We call on folks to stand together, in solidarity, to end cruel family separation practices, for all of us. If you want to continue to work to preserve families locally and stand up against racist, xenophobic, and inhumane practices, we call on you to join us!

New Black Lives Matter group serving Greater Burlington

Burlington, VT – Members of the greater Burlington community announced today the launching of Black Lives Matter of Greater Burlington. Black Lives Matter of Greater Burlington has been building networks with social justice groups in Burlington and across the state since the fall of 2017. The goal of the organization is to address institutional racism and racial disparities at all levels of Vermont society including policing, education, employment, and government representation. “We want to ensure that Vermonters of color, like all Vermonters, enjoy their freedom, justice, and peace uninhibited” says Jabari S. Jones, the group’s spokesperson.

“We are Vermonters, and congruent with the values of most Vermonters, we work to end institutionalized racism and all forms of discrimination. We aim to address everything that undermines the rights, freedoms, and potential of marginalized communities so that all lives will truly matter in this beautiful state,” says Jones. Black Lives Matter of Greater Burlington is led by the POC Caucus, a diverse group of people of color. BLM of Greater Burlington also includes a Caucus of white-identified people whose members and leadership share the same commitment to justice. This framework of establishing a POC Caucus and a white Caucus working in synergy reflects a new trend in racial justice organizing to create greater accountability and focus. The caucuses focus on building collective leadership with accountability and transparency, community, and healing towards collective liberation.
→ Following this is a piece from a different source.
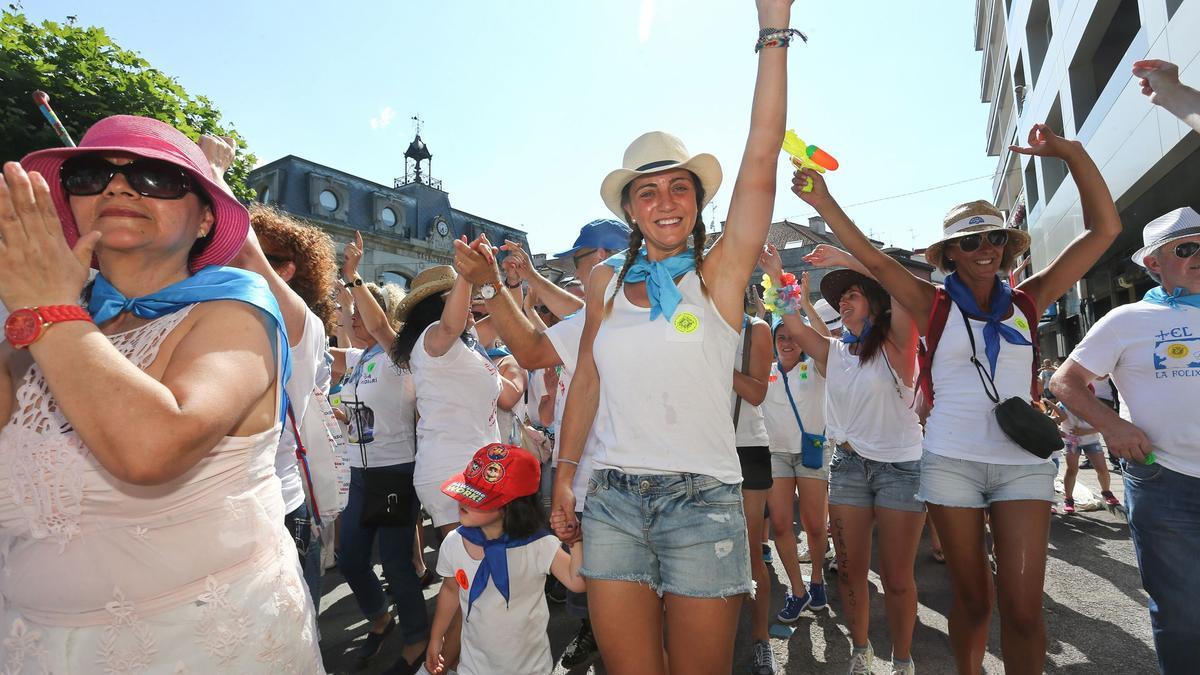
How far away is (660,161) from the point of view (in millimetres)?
2443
The POC Caucus was responsible for the initial call for a rally in South Burlington earlier this month to protest Patriot Front, a local white supremacist group. The rally gathered around 200 people from the area. As an organization, with many active members in our local colleges, we work closely with college students and staff against racist intimidation, fascist recruitment, and terroristic threats. Black Lives Matter of Greater Burlington is also active in the Vermont Coalition for Ethnic and Social Equity in Schools, supports the passage of H.794, and works closely with community members and students to address the impact of institutional racism in stunting the potential of children of color and the possibilities for growth for all children. “We know that no one is born racist and that racism is learned and as such, can be unlearned,” says Jones. Black Lives Matter of Greater Burlington meets monthly and welcomes new members who want an active role in dismantling institutionalized racism in Vermont.